# Idiot proof vacation dosing and feeding



## Tex Gal (Nov 1, 2007)

I have high tech tanks. Because of that I have to dose ferts pretty much daily. I can hold off on my water change til I come back but the ferts have to go in. I thought I share what I do for vacation.

I put food in the weekly pill dose boxes and the ferts in the little round tubs. The tubs screw together. All the kids next door have to do is dump the ferts and food for that day. Some days have no food and some have not ferts. I hang each set on the tank in which they are dumped. Works great.


----------



## Bert H (Mar 2, 2004)

Great idea, TG! I assume vacation is around the corner?


----------



## Tex Gal (Nov 1, 2007)

We go every now and then. Just had this still hanging on Bill's tank from the San Marcos trip! LOL. I took mine off but forgot to grab his.

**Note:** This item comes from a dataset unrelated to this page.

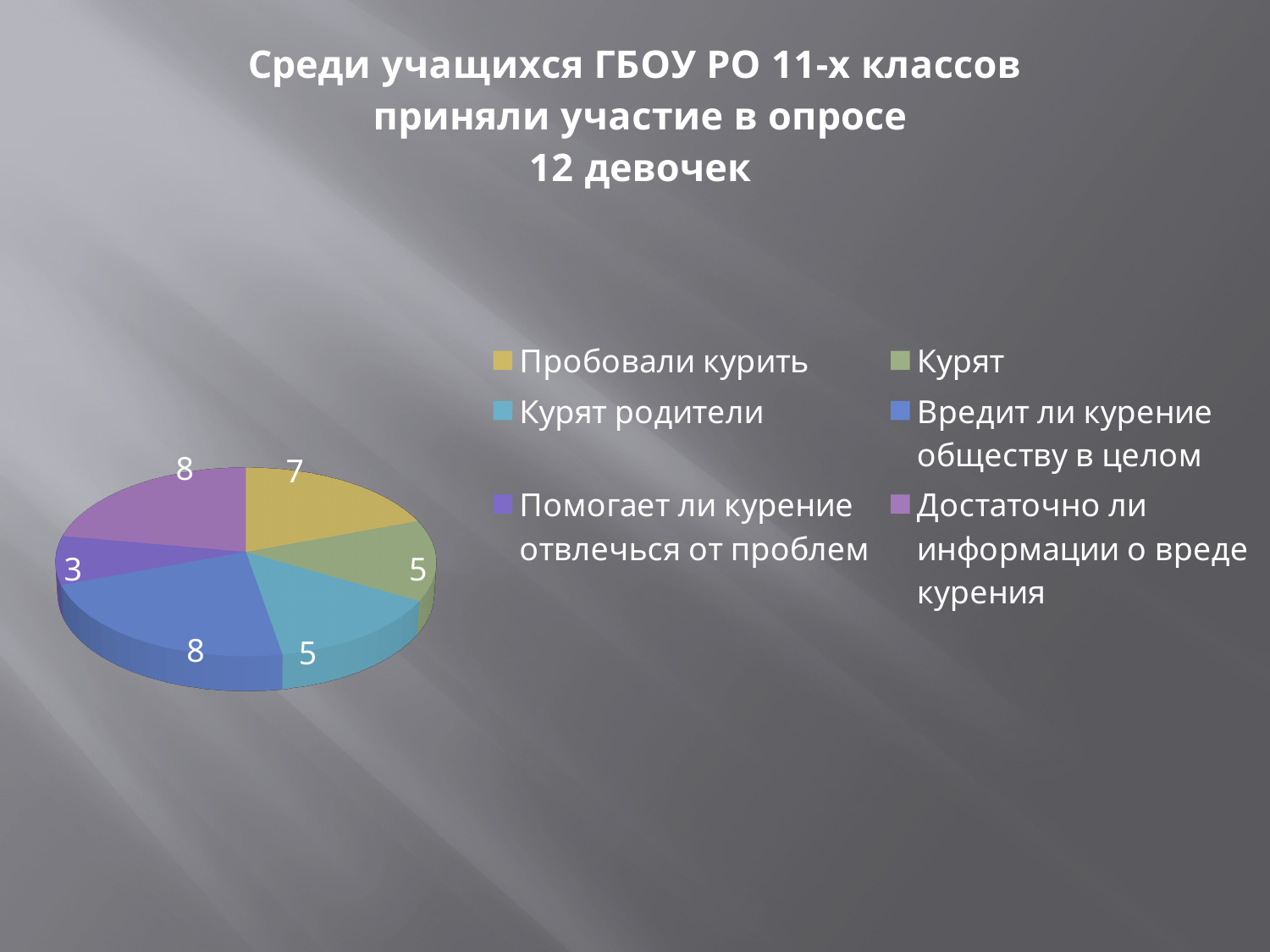
What colour is the slice for "Курят родители"? Cyan (light blue) What kind of chart is shown on the slide? Pie chart How many slices does the pie chart have? 6 What is the value for "Курят родители"? 5 What is the total of all the values shown in the pie chart? 36 What is the value for "Пробовали курить"? 7 What is the value for "Курят"? 5 What is the difference between the values for "Достаточно ли информации о вреде курения" and "Помогает ли курение отвлечься от проблем"? 5 What is the value for "Вредит ли курение обществу в целом"? 8 Which is larger: the value for "Пробовали курить" or the value for "Курят"? Пробовали курить What is the value for "Помогает ли курение отвлечься от проблем"? 3 Which category has the smallest slice in the pie chart? Помогает ли курение отвлечься от проблем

I was reading someones thread about how their tanks had horrid vacation issues and thought I'd share.


----------



## niko (Jan 28, 2004)

This is pretty good. 

As we speak I'm babysitting a finicky house plant - a Maiden Hair fern, because my friend thinks her neighbour that will water all her plants will not be very precise. 

I gave the plant a ride, the best location in the house, I fret over it, and even called Michael to get advice about it.

And here Tex Gal has figured it all easy!

--Nikolay


----------



## doubleott05 (Jul 20, 2005)

thats genius


----------